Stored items
╭──

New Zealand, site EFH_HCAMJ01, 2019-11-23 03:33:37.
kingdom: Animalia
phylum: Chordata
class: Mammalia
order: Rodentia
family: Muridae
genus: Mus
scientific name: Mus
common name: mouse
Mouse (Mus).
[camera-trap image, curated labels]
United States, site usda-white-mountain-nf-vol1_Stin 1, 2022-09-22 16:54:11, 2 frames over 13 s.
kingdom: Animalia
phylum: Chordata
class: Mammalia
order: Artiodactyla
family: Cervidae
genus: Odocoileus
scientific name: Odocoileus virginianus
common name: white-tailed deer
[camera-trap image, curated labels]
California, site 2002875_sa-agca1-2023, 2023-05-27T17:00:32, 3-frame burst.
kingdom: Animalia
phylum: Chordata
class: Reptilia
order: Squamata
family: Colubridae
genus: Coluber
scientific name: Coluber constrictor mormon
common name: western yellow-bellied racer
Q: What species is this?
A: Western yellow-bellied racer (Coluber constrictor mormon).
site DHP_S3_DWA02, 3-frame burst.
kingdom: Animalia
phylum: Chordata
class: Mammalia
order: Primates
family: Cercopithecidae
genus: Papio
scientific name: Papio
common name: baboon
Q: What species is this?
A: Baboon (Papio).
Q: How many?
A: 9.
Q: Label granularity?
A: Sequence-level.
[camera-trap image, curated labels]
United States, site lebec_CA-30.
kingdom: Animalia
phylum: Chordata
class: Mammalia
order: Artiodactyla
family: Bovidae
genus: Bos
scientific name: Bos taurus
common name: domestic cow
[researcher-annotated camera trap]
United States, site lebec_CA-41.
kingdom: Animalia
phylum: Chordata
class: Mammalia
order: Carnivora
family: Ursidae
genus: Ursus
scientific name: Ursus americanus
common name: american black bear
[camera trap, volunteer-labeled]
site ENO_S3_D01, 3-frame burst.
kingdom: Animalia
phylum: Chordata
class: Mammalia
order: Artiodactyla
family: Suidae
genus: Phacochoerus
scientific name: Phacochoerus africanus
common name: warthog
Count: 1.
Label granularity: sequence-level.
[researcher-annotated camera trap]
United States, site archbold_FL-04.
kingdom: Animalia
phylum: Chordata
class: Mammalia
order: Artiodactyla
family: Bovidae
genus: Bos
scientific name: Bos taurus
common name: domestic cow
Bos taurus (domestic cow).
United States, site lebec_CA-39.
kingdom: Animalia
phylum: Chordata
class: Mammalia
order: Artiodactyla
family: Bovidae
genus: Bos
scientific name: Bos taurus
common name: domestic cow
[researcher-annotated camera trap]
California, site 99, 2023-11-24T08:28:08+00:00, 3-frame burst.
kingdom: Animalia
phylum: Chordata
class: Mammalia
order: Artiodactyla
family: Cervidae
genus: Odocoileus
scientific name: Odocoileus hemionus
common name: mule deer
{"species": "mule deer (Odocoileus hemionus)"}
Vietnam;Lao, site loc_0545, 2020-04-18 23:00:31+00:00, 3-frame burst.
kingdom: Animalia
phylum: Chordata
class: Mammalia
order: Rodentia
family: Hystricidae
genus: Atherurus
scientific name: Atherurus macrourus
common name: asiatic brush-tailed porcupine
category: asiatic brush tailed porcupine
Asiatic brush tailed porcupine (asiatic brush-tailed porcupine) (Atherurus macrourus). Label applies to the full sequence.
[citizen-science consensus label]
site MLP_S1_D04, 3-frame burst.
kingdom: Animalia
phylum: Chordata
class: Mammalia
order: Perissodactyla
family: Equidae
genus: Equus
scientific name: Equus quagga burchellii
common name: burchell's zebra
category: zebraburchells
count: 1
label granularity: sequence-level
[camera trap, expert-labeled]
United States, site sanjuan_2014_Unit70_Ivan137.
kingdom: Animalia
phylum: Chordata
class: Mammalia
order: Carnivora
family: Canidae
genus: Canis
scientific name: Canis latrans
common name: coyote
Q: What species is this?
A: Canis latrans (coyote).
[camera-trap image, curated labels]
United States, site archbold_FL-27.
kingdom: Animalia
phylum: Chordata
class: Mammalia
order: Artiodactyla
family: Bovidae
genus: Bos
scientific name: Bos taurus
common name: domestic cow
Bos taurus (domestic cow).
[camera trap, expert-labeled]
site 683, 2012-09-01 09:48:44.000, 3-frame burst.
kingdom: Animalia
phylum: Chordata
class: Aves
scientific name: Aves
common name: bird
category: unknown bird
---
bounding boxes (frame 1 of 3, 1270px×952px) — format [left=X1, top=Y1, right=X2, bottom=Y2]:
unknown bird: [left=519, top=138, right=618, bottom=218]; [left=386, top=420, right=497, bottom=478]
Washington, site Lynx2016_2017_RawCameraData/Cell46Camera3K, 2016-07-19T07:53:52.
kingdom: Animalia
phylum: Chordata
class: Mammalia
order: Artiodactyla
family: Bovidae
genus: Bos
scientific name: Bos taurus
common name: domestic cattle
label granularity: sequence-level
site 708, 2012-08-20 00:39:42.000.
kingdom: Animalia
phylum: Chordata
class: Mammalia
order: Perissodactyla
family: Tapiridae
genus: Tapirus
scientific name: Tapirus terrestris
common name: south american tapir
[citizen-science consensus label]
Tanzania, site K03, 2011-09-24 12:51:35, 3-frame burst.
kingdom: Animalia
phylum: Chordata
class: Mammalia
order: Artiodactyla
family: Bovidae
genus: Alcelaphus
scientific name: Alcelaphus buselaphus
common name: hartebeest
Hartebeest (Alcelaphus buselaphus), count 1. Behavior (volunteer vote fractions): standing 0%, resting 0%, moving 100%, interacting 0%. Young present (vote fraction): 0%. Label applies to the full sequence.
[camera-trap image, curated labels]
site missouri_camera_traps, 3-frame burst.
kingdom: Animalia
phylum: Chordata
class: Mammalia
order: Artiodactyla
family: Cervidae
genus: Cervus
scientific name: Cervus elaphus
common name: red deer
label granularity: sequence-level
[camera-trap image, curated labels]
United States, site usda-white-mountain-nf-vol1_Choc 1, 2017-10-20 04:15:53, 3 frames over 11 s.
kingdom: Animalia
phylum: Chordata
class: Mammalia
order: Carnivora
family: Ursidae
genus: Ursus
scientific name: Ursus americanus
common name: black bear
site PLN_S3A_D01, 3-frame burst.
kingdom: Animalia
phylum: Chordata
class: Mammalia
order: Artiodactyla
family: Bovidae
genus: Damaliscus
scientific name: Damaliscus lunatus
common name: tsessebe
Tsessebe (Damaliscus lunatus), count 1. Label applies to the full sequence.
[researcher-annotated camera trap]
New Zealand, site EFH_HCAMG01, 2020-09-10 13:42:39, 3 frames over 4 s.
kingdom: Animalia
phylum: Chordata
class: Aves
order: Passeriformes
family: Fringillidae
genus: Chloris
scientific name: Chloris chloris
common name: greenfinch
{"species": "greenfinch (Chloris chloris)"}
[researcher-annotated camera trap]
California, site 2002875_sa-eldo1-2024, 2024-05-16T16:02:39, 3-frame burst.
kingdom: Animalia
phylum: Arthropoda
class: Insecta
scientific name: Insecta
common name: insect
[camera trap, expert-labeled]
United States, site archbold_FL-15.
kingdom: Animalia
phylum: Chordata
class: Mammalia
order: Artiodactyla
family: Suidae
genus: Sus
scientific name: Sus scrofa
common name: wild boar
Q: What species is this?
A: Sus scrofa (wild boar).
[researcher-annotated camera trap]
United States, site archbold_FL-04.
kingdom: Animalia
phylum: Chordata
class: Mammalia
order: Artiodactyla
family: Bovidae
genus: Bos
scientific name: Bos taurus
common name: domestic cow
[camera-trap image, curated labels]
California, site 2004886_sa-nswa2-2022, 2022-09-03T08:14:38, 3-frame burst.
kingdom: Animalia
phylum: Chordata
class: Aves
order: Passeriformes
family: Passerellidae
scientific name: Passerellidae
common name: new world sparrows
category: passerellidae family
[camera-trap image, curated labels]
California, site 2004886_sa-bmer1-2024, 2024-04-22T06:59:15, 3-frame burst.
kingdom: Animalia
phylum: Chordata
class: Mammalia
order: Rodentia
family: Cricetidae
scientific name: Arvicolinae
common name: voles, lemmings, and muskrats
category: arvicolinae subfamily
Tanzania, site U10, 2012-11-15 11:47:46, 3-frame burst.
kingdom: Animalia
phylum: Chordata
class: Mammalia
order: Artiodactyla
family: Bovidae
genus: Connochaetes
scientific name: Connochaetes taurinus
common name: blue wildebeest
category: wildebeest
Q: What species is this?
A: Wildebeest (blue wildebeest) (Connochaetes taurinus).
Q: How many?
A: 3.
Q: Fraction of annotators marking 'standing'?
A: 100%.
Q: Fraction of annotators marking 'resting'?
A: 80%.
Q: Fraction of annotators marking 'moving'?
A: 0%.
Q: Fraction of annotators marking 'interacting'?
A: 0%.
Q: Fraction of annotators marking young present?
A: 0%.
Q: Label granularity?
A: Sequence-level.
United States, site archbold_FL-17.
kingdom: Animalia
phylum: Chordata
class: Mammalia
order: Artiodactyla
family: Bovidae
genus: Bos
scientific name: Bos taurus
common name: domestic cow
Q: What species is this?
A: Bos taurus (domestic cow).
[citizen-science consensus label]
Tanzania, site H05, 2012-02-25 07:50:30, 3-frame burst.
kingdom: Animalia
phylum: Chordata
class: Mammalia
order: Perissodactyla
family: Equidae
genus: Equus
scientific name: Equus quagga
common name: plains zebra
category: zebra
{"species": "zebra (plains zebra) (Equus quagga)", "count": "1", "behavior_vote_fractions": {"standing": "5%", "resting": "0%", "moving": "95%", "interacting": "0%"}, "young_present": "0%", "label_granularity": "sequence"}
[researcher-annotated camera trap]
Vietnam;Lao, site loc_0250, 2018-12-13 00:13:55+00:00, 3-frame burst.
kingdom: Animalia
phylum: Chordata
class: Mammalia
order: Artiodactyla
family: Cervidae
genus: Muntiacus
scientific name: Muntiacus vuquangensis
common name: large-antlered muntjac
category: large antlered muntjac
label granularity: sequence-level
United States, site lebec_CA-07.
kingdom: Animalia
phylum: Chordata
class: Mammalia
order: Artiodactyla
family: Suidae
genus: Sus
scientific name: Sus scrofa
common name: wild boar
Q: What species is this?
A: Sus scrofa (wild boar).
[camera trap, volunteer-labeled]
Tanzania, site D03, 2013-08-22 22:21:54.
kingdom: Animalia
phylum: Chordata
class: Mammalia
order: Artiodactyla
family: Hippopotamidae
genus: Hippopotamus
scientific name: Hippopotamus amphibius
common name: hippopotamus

╰──

## [Your goal]
Print, exactly as written, the first line of the records above and each line after it until the line with "site ENO_S3_D01, 3-frame burst.", which is printed too.

## [Worked solution]
New Zealand, site EFH_HCAMJ01, 2019-11-23 03:33:37.
kingdom: Animalia
phylum: Chordata
class: Mammalia
order: Rodentia
family: Muridae
genus: Mus
scientific name: Mus
common name: mouse
Mouse (Mus).
[camera-trap image, curated labels]
United States, site usda-white-mountain-nf-vol1_Stin 1, 2022-09-22 16:54:11, 2 frames over 13 s.
kingdom: Animalia
phylum: Chordata
class: Mammalia
order: Artiodactyla
family: Cervidae
genus: Odocoileus
scientific name: Odocoileus virginianus
common name: white-tailed deer
[camera-trap image, curated labels]
California, site 2002875_sa-agca1-2023, 2023-05-27T17:00:32, 3-frame burst.
kingdom: Animalia
phylum: Chordata
class: Reptilia
order: Squamata
family: Colubridae
genus: Coluber
scientific name: Coluber constrictor mormon
common name: western yellow-bellied racer
Q: What species is this?
A: Western yellow-bellied racer (Coluber constrictor mormon).
site DHP_S3_DWA02, 3-frame burst.
kingdom: Animalia
phylum: Chordata
class: Mammalia
order: Primates
family: Cercopithecidae
genus: Papio
scientific name: Papio
common name: baboon
Q: What species is this?
A: Baboon (Papio).
Q: How many?
A: 9.
Q: Label granularity?
A: Sequence-level.
[camera-trap image, curated labels]
United States, site lebec_CA-30.
kingdom: Animalia
phylum: Chordata
class: Mammalia
order: Artiodactyla
family: Bovidae
genus: Bos
scientific name: Bos taurus
common name: domestic cow
[researcher-annotated camera trap]
United States, site lebec_CA-41.
kingdom: Animalia
phylum: Chordata
class: Mammalia
order: Carnivora
family: Ursidae
genus: Ursus
scientific name: Ursus americanus
common name: american black bear
[camera trap, volunteer-labeled]
site ENO_S3_D01, 3-frame burst.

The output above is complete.